Is smoke coming from your car’s exhaust? If so, you’re probably wondering why that’s happening and what you can do about it. Here are some of the most common reasons cars experience smoke from their exhaust and what you can do to solve this problem.
How Much Smoke Is Too Much?
If you’re seeing excessive smoke coming from your car, you can do a few things to diagnose and fix it. First and foremost, if your car is emitting smoke, pull over immediately — you don’t want to risk an accident by driving with excess smoke pouring out or risk getting burned if the smoke means fire. It’s normal for small amounts of smoke to come from a car’s exhaust pipe when idling or starting up. If your vehicle emits only tiny amounts of smoke at low speeds in warm weather, that might be okay. However, if you see a large plume of white or black smoke while driving at highway speeds or climbing hills, that is a warning sign that something isn’t right with your engine or exhaust system.
A Common Cause of Excessive Exhaust Smoke
Several times a year, you might notice smoke seeping from your car’s exhaust and worry that it could be a sign of serious trouble. More often than not, however, there is an easy explanation. Grease or oil might have accumulated on your car’s exhaust pipe, and when it gets hot enough (from driving), it can burn off and produce a harmless puff of smoke. In addition, for drivers in more humid regions, moisture buildup can cause more frequent instances of smoke from the exhaust pipe.
What Are More Serious Causes of Excessive Exhaust?

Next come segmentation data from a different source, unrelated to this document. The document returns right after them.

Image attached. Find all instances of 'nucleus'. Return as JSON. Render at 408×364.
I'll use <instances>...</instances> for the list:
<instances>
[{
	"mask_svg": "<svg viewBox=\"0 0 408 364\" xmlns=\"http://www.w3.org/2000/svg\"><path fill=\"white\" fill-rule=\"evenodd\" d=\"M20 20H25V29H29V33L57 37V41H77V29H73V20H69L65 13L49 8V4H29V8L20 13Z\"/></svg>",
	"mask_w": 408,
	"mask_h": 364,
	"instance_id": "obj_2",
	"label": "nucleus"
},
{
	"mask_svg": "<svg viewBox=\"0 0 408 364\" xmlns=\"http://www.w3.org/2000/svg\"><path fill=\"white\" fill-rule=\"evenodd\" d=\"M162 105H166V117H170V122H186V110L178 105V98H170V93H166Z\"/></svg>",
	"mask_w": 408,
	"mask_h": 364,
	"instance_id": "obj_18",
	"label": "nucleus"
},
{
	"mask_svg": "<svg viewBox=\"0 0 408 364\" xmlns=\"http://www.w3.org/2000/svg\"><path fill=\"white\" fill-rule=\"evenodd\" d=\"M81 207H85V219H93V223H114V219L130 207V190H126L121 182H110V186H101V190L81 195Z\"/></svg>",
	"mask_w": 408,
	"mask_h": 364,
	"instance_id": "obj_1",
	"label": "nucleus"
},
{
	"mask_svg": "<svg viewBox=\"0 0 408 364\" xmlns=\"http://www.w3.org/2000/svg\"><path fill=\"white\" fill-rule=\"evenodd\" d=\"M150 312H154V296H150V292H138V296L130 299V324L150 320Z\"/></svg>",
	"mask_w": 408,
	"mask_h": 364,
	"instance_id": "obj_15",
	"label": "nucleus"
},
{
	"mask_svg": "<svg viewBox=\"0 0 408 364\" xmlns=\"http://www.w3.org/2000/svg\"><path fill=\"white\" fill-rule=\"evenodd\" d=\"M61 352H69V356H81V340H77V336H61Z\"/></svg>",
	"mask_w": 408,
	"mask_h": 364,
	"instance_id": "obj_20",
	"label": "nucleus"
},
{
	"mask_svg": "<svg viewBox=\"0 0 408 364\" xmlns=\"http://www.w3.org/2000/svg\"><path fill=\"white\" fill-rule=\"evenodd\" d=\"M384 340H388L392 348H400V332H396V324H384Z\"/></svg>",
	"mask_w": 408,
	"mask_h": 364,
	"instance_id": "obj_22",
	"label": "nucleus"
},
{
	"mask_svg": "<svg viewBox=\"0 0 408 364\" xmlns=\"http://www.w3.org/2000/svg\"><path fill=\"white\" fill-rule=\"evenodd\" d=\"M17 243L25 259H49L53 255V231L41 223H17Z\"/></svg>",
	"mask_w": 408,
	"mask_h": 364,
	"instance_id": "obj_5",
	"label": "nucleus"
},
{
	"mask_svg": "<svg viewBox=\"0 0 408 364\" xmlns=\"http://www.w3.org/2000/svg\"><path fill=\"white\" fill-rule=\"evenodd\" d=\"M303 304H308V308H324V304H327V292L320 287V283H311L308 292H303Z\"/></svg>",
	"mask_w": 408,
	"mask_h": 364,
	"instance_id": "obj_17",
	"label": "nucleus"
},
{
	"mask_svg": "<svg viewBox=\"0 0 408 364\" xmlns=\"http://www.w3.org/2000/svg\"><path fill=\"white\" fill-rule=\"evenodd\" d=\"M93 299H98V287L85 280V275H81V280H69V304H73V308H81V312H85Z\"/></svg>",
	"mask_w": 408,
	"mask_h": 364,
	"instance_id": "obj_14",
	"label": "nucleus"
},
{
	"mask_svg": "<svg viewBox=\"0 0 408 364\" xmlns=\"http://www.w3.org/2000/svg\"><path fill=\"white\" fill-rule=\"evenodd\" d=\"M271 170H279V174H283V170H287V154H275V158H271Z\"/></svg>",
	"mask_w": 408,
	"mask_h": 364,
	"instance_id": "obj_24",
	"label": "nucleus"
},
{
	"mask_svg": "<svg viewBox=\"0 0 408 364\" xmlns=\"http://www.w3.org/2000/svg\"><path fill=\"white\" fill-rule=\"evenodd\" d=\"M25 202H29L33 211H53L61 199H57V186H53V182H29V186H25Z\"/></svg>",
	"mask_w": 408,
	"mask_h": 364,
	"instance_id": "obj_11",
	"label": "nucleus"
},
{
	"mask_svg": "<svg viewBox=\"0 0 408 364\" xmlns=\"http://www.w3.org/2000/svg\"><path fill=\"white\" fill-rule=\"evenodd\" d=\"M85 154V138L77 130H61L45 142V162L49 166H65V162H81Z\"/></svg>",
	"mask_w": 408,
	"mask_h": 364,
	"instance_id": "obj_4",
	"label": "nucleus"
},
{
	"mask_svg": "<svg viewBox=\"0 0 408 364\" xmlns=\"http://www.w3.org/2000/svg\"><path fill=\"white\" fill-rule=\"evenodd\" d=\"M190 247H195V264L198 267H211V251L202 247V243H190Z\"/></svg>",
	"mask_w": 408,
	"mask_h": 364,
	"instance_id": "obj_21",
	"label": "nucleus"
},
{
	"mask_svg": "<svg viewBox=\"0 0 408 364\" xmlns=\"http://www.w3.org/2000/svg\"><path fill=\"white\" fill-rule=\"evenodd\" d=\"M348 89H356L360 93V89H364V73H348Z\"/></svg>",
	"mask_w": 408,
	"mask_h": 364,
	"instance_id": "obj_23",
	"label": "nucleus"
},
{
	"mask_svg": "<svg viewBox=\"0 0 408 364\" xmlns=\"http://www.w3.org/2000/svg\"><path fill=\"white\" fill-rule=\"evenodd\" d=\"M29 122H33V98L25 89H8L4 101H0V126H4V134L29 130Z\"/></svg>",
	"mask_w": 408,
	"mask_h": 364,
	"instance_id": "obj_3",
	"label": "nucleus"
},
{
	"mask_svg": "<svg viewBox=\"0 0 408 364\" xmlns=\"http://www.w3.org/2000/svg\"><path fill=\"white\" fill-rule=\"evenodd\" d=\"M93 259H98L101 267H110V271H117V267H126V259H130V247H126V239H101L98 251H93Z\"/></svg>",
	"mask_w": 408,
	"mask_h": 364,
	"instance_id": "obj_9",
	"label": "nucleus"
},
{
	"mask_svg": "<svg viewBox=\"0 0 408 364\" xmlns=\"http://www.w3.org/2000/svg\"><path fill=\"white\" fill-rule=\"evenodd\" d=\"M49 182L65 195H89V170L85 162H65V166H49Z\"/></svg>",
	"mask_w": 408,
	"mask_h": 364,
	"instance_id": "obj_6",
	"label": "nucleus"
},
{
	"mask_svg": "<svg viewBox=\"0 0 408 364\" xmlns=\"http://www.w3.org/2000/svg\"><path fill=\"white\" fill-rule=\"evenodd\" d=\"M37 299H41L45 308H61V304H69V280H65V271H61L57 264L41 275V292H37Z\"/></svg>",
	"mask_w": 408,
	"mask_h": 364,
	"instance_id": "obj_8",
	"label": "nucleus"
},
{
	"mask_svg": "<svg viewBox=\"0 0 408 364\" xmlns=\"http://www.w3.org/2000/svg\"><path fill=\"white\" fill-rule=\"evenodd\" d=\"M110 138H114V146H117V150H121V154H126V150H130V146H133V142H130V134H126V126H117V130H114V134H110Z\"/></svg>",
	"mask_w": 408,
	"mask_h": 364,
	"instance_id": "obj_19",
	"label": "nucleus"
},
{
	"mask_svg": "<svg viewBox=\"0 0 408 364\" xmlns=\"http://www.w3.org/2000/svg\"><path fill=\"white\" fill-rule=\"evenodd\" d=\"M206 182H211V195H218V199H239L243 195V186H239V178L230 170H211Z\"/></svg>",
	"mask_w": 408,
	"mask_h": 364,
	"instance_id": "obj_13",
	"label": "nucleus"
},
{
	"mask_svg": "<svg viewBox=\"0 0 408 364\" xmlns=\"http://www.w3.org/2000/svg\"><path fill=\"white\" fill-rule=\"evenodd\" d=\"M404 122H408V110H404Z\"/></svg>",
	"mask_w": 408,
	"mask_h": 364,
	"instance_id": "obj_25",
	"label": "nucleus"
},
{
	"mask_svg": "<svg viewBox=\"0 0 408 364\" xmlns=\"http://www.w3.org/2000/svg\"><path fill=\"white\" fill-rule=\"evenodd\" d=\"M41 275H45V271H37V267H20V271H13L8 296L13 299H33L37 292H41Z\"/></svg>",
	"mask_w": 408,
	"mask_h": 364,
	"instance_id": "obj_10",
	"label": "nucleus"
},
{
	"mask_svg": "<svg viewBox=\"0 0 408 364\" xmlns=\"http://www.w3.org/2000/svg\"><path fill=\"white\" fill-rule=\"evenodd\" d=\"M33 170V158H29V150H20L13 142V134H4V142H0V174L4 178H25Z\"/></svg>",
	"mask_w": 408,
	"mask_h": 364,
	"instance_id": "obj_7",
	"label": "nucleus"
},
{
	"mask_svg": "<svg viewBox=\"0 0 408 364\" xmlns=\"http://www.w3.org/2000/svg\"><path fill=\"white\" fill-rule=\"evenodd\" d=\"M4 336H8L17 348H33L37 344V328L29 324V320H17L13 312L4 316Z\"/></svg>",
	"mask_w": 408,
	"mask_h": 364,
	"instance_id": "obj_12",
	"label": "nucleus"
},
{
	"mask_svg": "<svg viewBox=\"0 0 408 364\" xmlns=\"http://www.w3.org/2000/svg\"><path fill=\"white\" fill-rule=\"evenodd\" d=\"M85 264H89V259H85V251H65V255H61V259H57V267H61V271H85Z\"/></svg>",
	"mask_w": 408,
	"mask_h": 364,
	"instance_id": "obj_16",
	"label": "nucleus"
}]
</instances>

Often excessive smoke indicates a severe problem with your vehicle. For example, suppose the smoke coming from your vehicle’s exhaust is thick; this could mean a blown gasket, cracked engine block, or damaged cylinders. In contrast to the thin smoke caused by condensation, this type of smoke typically indicates the engine is burning a fluid it should not burn. Therefore, a professional should diagnose excessive exhaust smoke as soon as possible. In addition, don’t ignore this issue because an engine burning coolant or oil is at risk for more significant problems later.
What Else Can I Do To Prevent This Problem?
You can do things to prevent smoke from billowing out of your exhaust. The simplest solution is to maintain a healthy engine; by keeping up with recommended maintenance, you can reduce fuel consumption and help minimize exhaust buildup. In addition, bring your car in for an oil change every 5,000 miles or when recommended by your manufacturer to keep everything running smoothly.
If you see thick smoke plums coming from your vehicle’s exhaust, you should address this issue right away. Excessive exhaust smoke can indicate a severe problem that should be addressed by a professional. See your automotive care professional to get your car back to running as it should — smoke-free.